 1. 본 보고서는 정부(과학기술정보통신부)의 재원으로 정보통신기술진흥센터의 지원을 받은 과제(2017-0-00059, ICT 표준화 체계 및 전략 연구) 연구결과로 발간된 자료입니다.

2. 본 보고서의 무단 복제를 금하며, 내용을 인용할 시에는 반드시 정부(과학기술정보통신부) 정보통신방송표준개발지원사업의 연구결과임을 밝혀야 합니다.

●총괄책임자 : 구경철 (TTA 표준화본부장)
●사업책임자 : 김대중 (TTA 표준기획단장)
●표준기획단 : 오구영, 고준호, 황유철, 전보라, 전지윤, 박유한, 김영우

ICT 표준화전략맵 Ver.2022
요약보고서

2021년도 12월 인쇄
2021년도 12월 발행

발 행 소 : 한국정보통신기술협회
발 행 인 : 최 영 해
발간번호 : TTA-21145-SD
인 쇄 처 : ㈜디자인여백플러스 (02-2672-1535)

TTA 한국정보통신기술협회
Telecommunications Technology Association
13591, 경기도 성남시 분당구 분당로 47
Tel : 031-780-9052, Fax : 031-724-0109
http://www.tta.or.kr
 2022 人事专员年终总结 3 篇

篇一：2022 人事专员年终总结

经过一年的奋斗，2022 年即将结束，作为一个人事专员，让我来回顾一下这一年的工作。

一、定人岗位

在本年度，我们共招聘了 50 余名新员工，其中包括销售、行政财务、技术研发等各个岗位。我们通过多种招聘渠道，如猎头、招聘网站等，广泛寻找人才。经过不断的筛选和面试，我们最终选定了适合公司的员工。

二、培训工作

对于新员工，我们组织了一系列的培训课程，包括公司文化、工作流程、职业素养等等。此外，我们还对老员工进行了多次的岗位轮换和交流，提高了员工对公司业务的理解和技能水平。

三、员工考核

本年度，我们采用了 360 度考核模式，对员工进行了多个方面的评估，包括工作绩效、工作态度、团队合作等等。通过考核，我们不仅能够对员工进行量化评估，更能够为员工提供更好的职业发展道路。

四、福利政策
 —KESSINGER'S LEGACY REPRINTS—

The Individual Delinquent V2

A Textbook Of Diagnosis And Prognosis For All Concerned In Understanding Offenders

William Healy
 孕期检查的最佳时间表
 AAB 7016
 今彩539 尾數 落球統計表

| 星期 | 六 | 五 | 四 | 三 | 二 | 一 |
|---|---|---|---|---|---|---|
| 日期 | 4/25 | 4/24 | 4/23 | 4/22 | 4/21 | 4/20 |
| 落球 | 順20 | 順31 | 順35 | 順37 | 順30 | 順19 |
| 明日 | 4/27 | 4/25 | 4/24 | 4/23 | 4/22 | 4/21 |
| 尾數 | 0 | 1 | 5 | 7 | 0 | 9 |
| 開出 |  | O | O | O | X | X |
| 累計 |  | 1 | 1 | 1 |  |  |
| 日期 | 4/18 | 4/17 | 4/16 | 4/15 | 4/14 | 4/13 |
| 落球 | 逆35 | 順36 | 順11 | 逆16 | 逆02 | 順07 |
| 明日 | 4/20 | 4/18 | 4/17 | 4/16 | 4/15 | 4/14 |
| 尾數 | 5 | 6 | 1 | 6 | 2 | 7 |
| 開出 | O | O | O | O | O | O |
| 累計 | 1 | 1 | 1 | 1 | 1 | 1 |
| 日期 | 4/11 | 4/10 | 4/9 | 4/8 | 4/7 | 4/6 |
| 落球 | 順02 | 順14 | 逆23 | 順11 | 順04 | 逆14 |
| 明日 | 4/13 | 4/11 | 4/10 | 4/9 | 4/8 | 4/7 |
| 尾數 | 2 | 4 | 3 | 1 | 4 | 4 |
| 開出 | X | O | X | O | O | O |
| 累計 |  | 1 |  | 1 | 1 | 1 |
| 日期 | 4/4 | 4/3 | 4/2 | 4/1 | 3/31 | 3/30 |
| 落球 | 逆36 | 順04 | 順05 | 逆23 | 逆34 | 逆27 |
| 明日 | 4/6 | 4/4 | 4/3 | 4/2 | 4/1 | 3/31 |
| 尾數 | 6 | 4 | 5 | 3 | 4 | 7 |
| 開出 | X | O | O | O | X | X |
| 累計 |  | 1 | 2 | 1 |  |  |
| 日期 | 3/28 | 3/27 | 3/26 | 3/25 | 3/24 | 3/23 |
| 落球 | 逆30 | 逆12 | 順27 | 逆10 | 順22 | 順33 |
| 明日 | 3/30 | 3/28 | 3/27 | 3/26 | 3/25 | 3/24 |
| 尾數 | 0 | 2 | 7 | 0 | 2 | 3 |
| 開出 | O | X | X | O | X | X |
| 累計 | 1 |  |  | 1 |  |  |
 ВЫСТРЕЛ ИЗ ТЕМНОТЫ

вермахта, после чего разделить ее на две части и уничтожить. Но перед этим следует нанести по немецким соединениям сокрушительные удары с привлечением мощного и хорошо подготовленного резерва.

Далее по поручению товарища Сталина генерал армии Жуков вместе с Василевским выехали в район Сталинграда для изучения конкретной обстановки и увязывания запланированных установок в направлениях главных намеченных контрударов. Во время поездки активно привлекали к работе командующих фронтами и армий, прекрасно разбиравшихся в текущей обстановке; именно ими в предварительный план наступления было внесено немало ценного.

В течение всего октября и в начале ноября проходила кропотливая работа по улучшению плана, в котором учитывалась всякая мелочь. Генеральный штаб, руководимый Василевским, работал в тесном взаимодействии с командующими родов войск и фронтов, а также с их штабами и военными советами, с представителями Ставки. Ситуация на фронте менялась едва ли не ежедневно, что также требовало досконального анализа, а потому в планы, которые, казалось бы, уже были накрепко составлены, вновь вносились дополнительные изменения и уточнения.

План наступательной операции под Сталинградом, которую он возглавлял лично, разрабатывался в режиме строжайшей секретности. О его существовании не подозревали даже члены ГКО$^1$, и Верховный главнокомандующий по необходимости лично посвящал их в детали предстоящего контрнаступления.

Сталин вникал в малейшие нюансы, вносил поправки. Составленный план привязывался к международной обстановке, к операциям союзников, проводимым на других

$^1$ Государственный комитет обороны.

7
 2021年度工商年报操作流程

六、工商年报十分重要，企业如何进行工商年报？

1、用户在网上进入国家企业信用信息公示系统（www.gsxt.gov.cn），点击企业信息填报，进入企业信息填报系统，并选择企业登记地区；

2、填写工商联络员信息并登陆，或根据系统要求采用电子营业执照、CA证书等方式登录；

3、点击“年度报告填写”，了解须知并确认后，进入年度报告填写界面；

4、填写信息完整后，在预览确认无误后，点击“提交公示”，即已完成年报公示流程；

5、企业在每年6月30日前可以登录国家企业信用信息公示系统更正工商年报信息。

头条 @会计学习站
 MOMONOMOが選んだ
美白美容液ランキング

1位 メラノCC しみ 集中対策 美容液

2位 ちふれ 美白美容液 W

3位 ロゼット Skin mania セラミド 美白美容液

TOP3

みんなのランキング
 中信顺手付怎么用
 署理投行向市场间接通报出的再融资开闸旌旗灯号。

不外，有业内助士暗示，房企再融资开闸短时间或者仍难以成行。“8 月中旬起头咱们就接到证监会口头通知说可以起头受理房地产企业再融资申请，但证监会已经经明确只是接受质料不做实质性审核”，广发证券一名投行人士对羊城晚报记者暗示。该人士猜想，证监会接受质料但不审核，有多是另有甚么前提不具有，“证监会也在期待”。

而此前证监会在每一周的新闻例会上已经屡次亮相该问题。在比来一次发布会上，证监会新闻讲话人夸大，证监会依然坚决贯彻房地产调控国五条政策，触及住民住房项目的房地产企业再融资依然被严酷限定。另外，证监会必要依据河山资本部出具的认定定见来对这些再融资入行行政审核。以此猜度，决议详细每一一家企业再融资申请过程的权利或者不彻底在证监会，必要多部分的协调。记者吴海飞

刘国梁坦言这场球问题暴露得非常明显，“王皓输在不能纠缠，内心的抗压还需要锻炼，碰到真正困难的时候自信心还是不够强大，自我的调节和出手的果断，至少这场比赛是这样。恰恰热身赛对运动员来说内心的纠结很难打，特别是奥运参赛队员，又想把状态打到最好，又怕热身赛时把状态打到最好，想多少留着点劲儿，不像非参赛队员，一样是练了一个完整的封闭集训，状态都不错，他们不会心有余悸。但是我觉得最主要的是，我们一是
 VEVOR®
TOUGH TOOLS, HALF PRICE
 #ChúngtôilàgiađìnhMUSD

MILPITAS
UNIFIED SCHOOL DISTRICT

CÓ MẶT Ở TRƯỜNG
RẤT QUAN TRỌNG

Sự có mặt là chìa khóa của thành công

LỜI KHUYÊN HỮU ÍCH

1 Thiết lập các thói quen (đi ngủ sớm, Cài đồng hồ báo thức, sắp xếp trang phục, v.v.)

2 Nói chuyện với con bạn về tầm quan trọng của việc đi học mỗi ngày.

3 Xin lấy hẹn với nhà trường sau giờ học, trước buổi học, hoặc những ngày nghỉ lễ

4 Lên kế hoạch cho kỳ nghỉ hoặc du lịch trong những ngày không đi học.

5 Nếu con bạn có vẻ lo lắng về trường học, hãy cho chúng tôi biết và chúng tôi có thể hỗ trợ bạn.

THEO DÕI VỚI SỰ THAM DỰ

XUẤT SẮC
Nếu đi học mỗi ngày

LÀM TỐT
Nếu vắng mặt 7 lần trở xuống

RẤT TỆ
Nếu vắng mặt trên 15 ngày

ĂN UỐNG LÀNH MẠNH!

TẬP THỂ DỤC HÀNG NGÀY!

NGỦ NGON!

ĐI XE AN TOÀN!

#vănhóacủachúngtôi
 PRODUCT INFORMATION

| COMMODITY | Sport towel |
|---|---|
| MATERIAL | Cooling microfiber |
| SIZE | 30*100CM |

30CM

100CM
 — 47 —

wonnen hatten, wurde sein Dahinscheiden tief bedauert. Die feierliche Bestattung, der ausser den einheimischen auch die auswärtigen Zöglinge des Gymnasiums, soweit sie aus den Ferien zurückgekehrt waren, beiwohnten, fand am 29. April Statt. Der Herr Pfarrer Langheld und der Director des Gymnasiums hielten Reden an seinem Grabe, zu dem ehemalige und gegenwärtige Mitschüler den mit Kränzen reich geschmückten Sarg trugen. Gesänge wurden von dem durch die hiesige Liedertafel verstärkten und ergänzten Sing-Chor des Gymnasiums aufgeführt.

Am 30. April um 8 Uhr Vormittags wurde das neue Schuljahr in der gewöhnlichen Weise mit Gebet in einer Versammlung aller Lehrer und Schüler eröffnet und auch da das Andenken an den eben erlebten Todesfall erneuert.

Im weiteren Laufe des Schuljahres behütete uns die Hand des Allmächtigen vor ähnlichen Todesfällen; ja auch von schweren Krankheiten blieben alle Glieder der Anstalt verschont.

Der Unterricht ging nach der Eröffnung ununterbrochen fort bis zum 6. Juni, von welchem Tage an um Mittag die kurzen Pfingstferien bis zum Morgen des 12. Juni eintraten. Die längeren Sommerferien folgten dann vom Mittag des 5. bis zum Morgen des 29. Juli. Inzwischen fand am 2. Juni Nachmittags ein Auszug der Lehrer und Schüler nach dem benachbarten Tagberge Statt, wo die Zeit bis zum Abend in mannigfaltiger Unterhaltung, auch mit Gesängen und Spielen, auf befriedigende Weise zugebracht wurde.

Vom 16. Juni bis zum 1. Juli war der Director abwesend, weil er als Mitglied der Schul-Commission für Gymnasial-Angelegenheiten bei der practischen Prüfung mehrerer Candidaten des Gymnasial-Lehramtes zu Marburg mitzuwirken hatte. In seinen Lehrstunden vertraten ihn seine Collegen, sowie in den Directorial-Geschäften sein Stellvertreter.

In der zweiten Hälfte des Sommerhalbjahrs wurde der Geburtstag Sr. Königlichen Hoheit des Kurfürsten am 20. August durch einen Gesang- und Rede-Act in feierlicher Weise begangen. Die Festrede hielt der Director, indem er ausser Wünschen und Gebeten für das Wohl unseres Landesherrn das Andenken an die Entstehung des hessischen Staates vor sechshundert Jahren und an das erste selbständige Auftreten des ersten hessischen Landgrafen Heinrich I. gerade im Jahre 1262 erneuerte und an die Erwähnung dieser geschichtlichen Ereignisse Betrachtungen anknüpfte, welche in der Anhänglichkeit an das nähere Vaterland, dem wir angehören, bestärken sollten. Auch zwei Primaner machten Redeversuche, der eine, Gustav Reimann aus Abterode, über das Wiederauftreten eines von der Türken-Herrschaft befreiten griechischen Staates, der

Aim of the task
Using the entries shown above, reproduce verbatim the lines from the line bearing "Государственный комитет обороны." to the line bearing "署理投行向市场间接通报出的再融资开闸旌旗灯号。", inclusive.

Exercise output
$^1$ Государственный комитет обороны.

7
 2021年度工商年报操作流程

六、工商年报十分重要，企业如何进行工商年报？

1、用户在网上进入国家企业信用信息公示系统（www.gsxt.gov.cn），点击企业信息填报，进入企业信息填报系统，并选择企业登记地区；

2、填写工商联络员信息并登陆，或根据系统要求采用电子营业执照、CA证书等方式登录；

3、点击“年度报告填写”，了解须知并确认后，进入年度报告填写界面；

4、填写信息完整后，在预览确认无误后，点击“提交公示”，即已完成年报公示流程；

5、企业在每年6月30日前可以登录国家企业信用信息公示系统更正工商年报信息。

头条 @会计学习站
 MOMONOMOが選んだ
美白美容液ランキング

1位 メラノCC しみ 集中対策 美容液

2位 ちふれ 美白美容液 W

3位 ロゼット Skin mania セラミド 美白美容液

TOP3

みんなのランキング
 中信顺手付怎么用
 署理投行向市场间接通报出的再融资开闸旌旗灯号。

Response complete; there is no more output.